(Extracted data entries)
------------------------------------

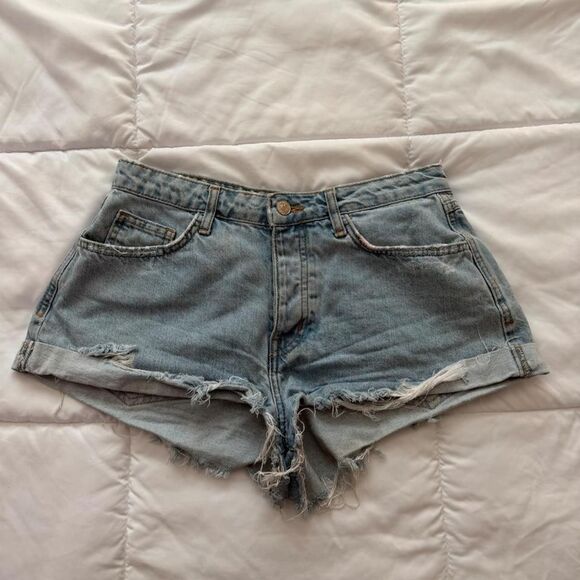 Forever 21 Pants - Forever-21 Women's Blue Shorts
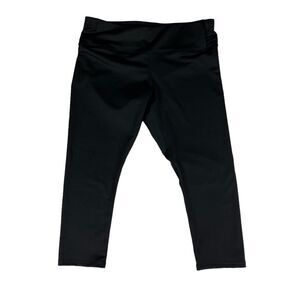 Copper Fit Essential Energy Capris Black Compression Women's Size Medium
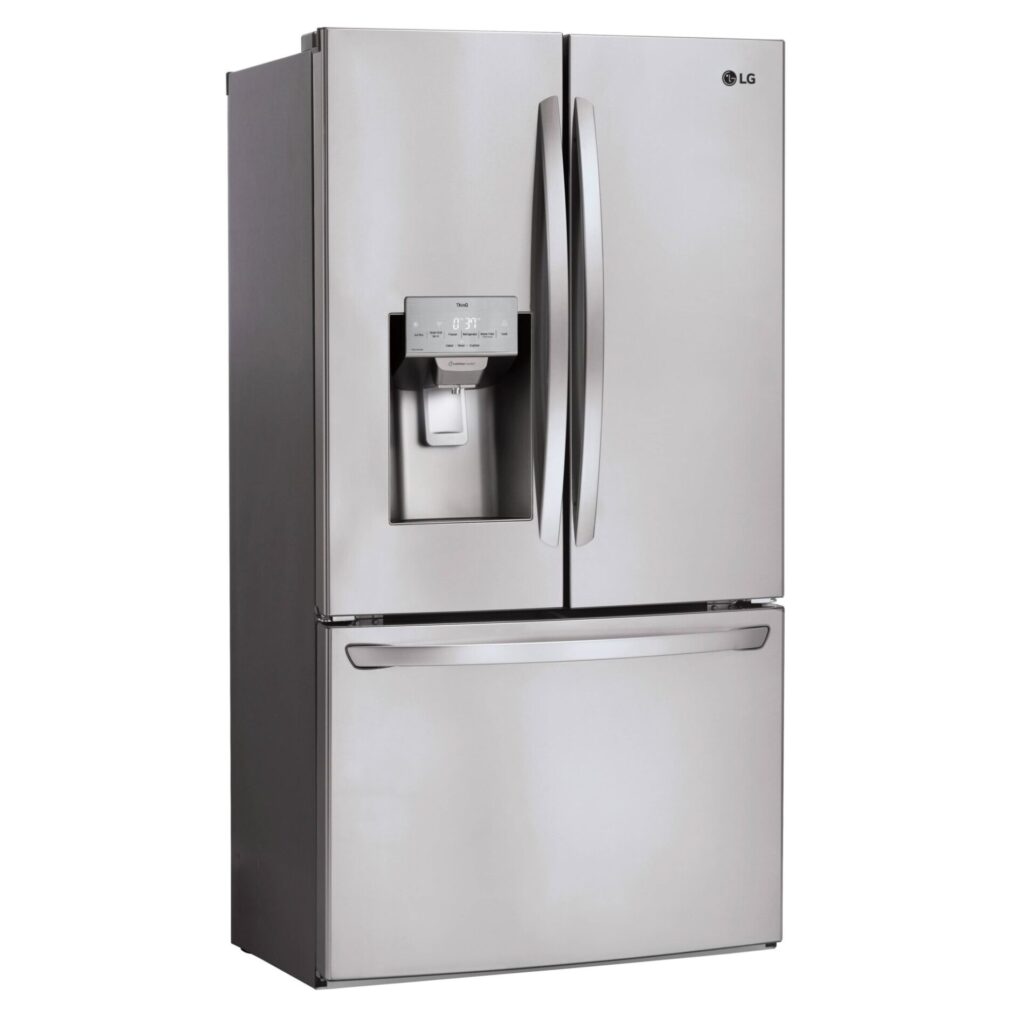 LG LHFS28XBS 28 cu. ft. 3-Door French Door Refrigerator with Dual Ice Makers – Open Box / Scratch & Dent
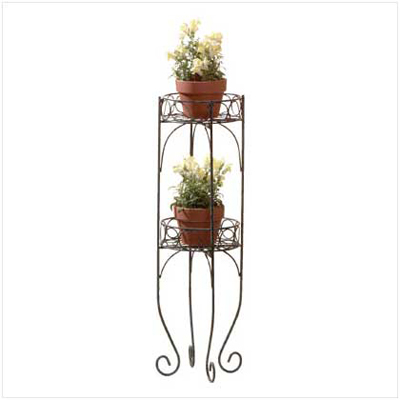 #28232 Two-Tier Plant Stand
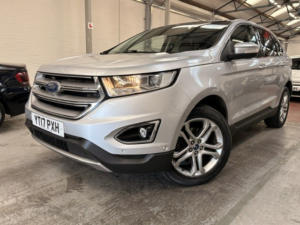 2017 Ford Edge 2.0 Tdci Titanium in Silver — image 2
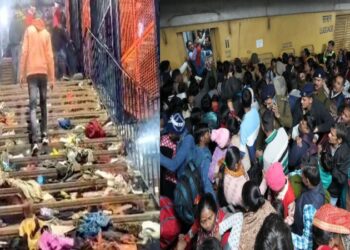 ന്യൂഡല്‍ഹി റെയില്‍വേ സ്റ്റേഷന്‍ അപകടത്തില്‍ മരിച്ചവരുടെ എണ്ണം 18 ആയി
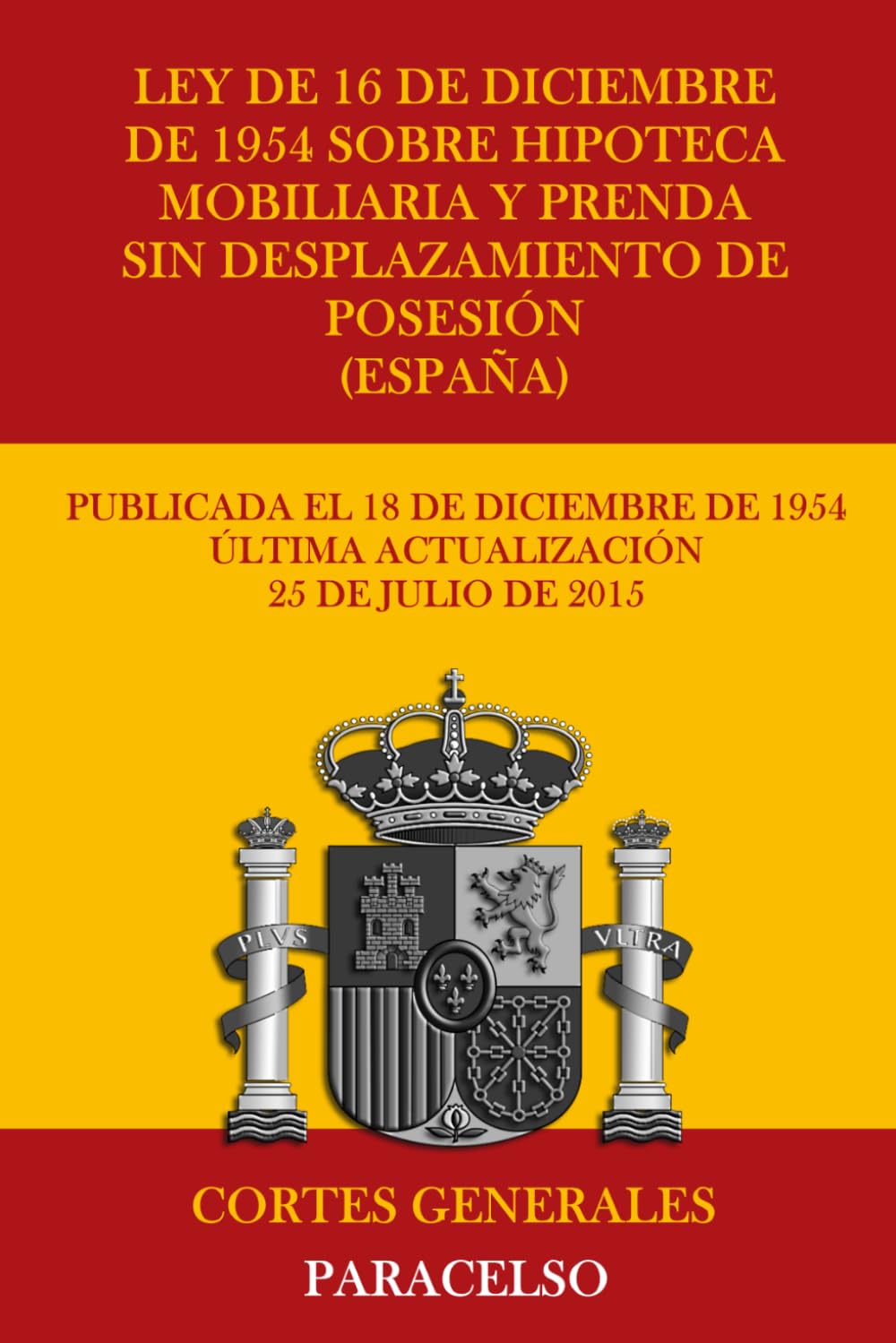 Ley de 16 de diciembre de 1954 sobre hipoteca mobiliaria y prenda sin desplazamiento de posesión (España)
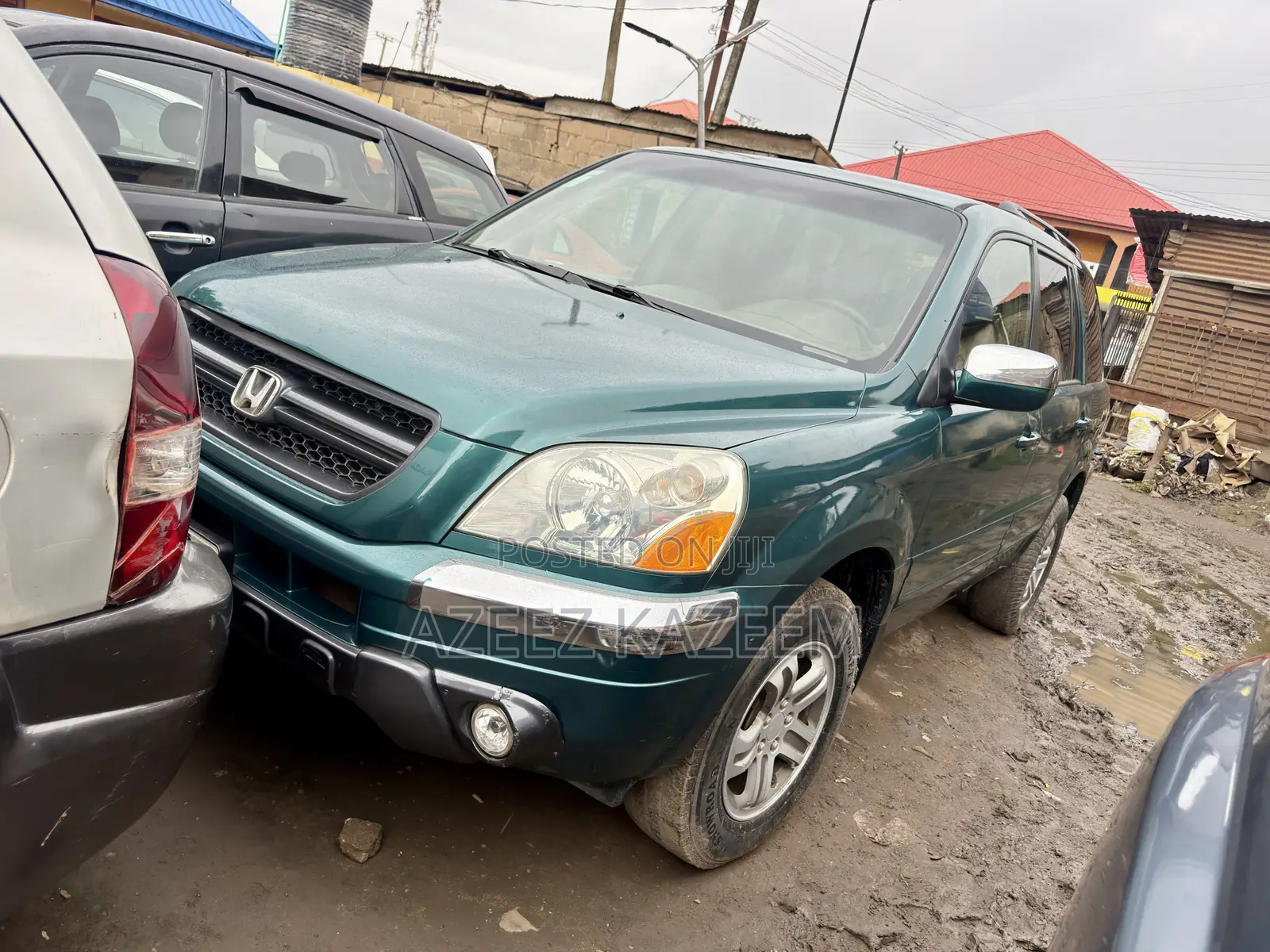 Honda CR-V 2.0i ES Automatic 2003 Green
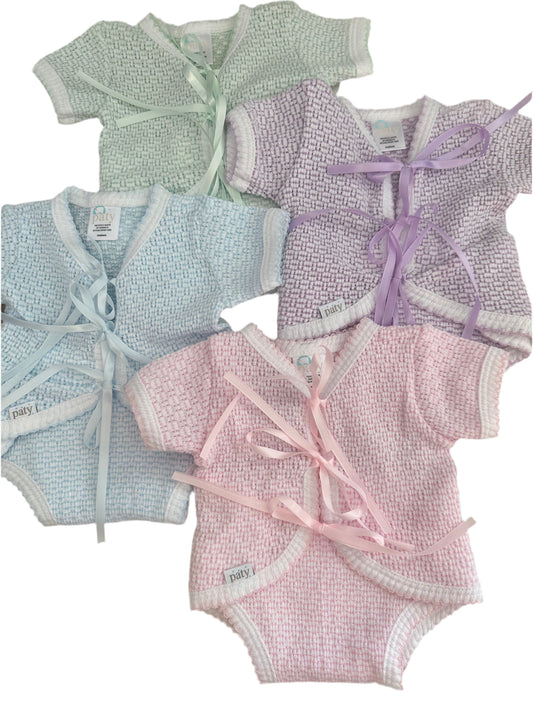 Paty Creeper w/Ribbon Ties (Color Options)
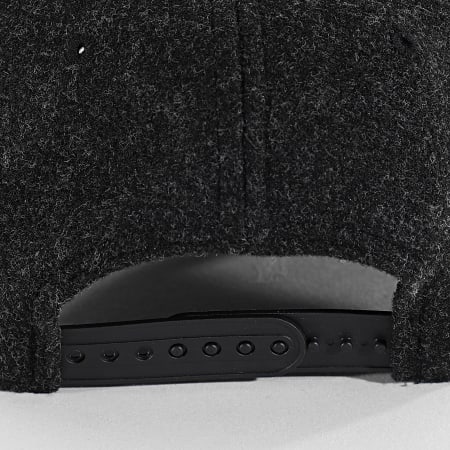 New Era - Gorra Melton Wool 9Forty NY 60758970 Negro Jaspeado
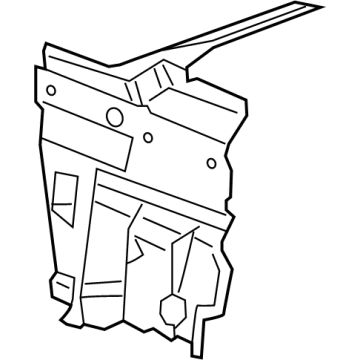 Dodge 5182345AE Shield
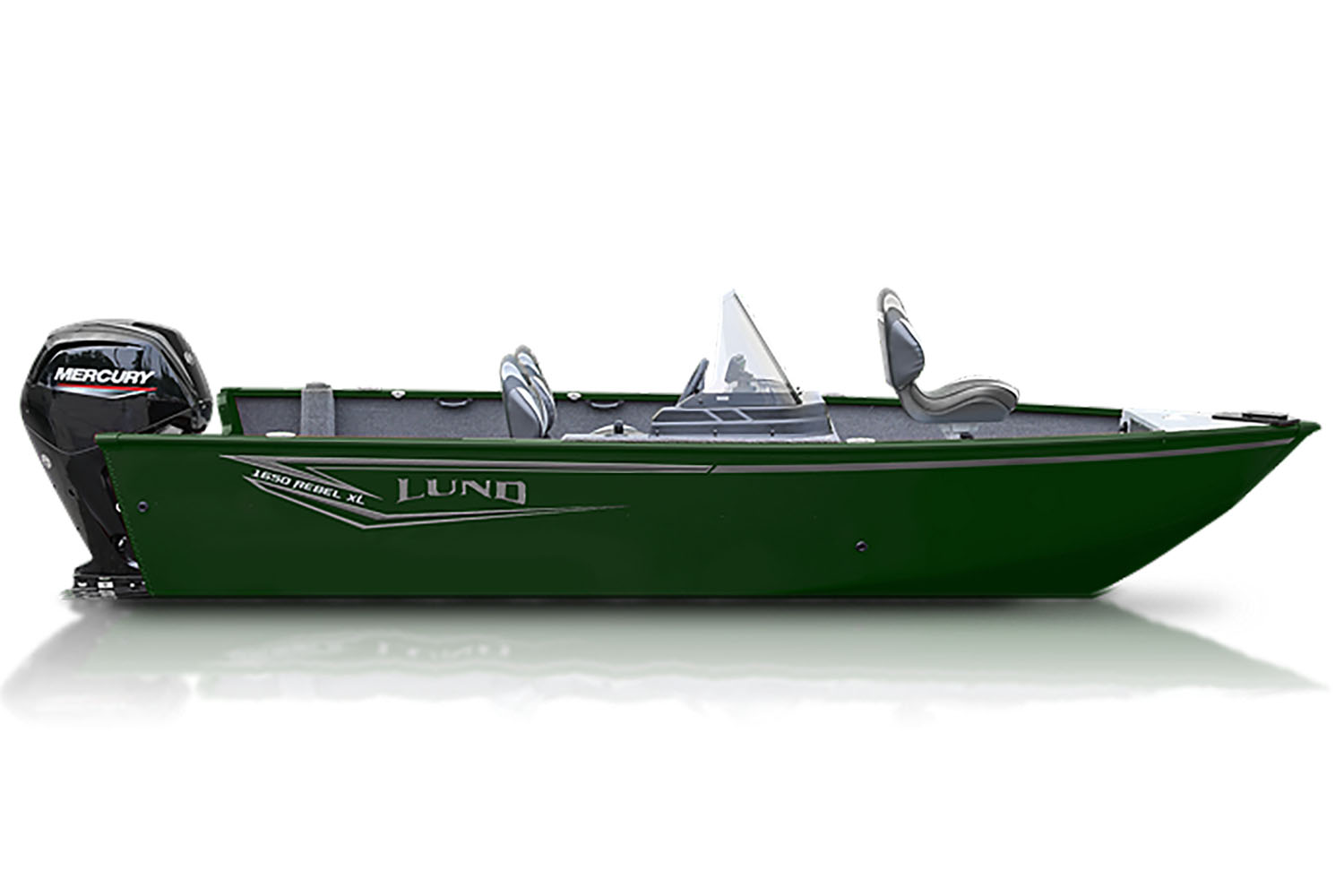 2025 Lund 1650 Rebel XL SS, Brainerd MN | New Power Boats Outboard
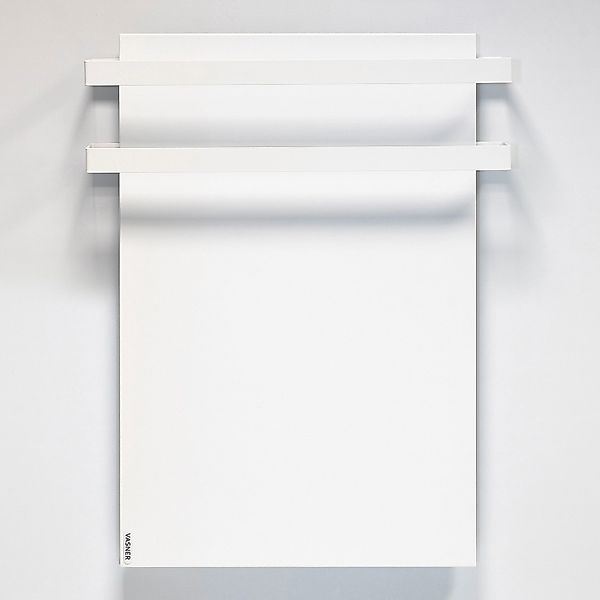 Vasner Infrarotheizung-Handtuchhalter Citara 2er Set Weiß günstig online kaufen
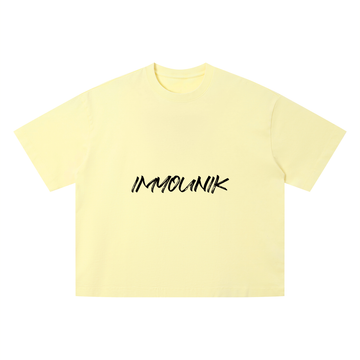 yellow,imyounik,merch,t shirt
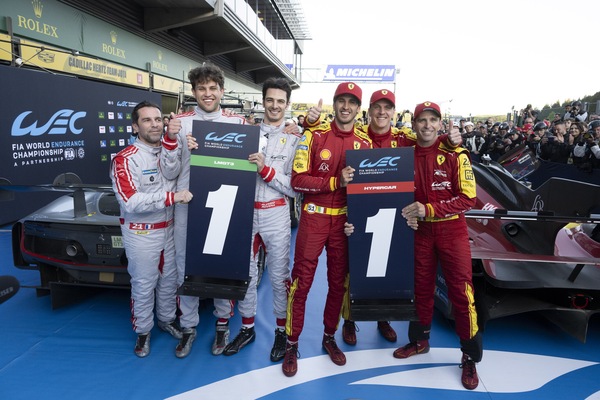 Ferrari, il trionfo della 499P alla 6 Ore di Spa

------------------------------------

• [About this task] Return every line of text from these records word for word, omitting the pictures.

• [Expected answer]
 Forever 21 Pants - Forever-21 Women's Blue Shorts
 Copper Fit Essential Energy Capris Black Compression Women's Size Medium
 LG LHFS28XBS 28 cu. ft. 3-Door French Door Refrigerator with Dual Ice Makers – Open Box / Scratch & Dent
 #28232 Two-Tier Plant Stand
 2017 Ford Edge 2.0 Tdci Titanium in Silver — image 2
 ന്യൂഡല്‍ഹി റെയില്‍വേ സ്റ്റേഷന്‍ അപകടത്തില്‍ മരിച്ചവരുടെ എണ്ണം 18 ആയി
 Ley de 16 de diciembre de 1954 sobre hipoteca mobiliaria y prenda sin desplazamiento de posesión (España)
 Honda CR-V 2.0i ES Automatic 2003 Green
 Paty Creeper w/Ribbon Ties (Color Options)
 New Era - Gorra Melton Wool 9Forty NY 60758970 Negro Jaspeado
 Dodge 5182345AE Shield
 2025 Lund 1650 Rebel XL SS, Brainerd MN | New Power Boats Outboard
 Vasner Infrarotheizung-Handtuchhalter Citara 2er Set Weiß günstig online kaufen
 yellow,imyounik,merch,t shirt
 Ferrari, il trionfo della 499P alla 6 Ore di Spa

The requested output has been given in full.